Reviews

The Leisure Society

Supermodels Twiggy and Jerry Hall became actors with a fair degree of success, and now the signs seem fairly good for their catwalk junior, 29 year-old Agyness Deyn, who makes a poised and promising stage debut as a free-living sex buddy in a rather shocking comedy of middle-class immorality.

Not least among the points of interest about The Leisure Society is that it comes from Quebecois writer Franҫois Archambault – a Montreal compatriot of Michel Tremblay and Robert Lepage – in a smart translation by Bobby Theodore, directed by a Pinter specialist, Harry Burton, and also starring Ed Stoppard, hotfoot from the new Upstairs Downstairs.

There’s a kind of cultural stamp and vintage about the short 90-minute event in the smaller of the Trafalgar Studios (the coffin, I call it) that is not let down by the reality of the show. Stoppard plays a bored, successful 30-something whose marriage to borderline alcoholic Mary (Melanie Gray) is slipping into boredom.

Their baby screams on the intercom which is placed on the un-played grand piano. They are being interviewed for adopting a little Chinese girl. And they have called round best friend Mark (John Schwab) to tell him they don’t want to see him again. He arrives with Deyn’s lissom blonde Paula and stays for dinner and a threesome.
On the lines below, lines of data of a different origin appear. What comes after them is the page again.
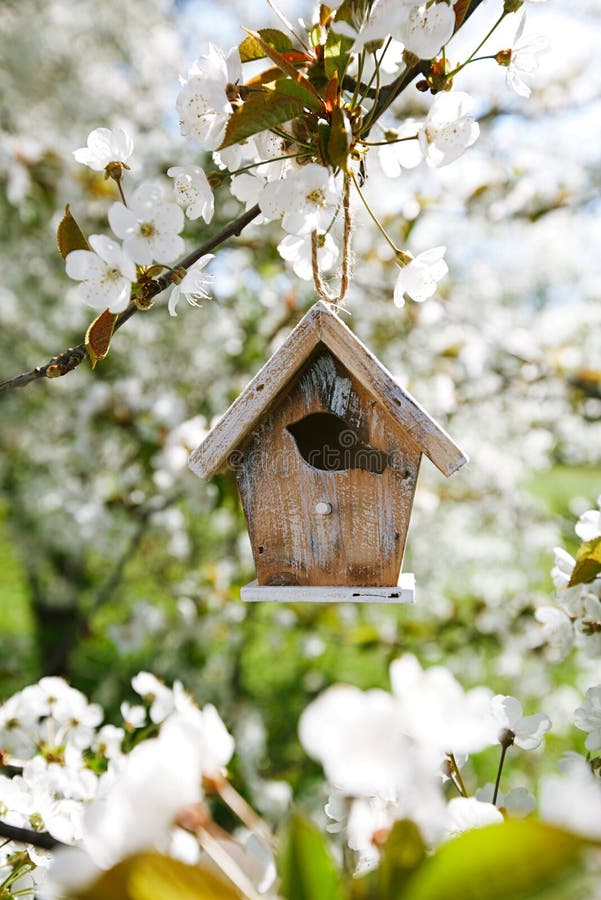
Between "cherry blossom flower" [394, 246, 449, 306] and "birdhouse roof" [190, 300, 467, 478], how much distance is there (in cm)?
10

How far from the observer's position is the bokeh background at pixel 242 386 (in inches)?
113

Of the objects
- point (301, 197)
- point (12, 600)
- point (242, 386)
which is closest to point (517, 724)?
point (301, 197)

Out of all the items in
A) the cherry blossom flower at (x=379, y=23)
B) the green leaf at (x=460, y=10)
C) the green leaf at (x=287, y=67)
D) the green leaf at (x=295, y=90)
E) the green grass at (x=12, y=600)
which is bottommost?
the green grass at (x=12, y=600)

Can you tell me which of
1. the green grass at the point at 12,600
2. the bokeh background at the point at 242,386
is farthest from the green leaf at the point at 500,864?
the green grass at the point at 12,600

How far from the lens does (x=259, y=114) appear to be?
2.60 ft

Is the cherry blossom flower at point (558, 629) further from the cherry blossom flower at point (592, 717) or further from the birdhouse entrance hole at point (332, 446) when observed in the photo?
the birdhouse entrance hole at point (332, 446)

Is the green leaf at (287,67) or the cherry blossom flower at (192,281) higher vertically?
the green leaf at (287,67)

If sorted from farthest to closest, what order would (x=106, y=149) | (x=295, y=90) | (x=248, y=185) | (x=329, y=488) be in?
(x=329, y=488)
(x=248, y=185)
(x=106, y=149)
(x=295, y=90)

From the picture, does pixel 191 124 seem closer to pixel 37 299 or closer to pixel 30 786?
pixel 30 786

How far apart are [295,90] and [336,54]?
0.26ft

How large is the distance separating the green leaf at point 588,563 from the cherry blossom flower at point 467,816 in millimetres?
351

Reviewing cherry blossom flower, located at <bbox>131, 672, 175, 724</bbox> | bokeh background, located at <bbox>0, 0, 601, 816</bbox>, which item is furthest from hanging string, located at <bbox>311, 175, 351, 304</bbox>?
bokeh background, located at <bbox>0, 0, 601, 816</bbox>

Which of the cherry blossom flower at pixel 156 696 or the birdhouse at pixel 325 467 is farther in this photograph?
the cherry blossom flower at pixel 156 696

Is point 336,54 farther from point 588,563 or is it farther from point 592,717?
point 592,717
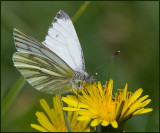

There’s a certain amount of drunken friskiness, most of it offstage, around the swimming pool, in the bedroom (Peter is excluded from some explicit moaning on the intercom) and some nasty revelations about baby-shaking while baby-sitting on both sides; Mark’s ex-wife, whom we don’t see, and who’s had a nose job, was culpable, too.

It’s like a decadent, very funny, collaboration between Edward Albee and Yasmina Reza, with some witty linking classical musical played on steel drums and xylophone.

In a pathetic coda, Stoppard – who proves himself a surprisingly adept farceur in a performance of well-controlled attack – abases himself before Deyn’s cool, gazelle-like siren.

But the conclusion is not entirely unsavoury, and redemption not impossible. Melanie Gray is marvellous as a woman spoilt for options in her private life – we never know what these people actually do for a living; “we don’t drink, we have a child” – but hanging by a thread to her innate sense of decency.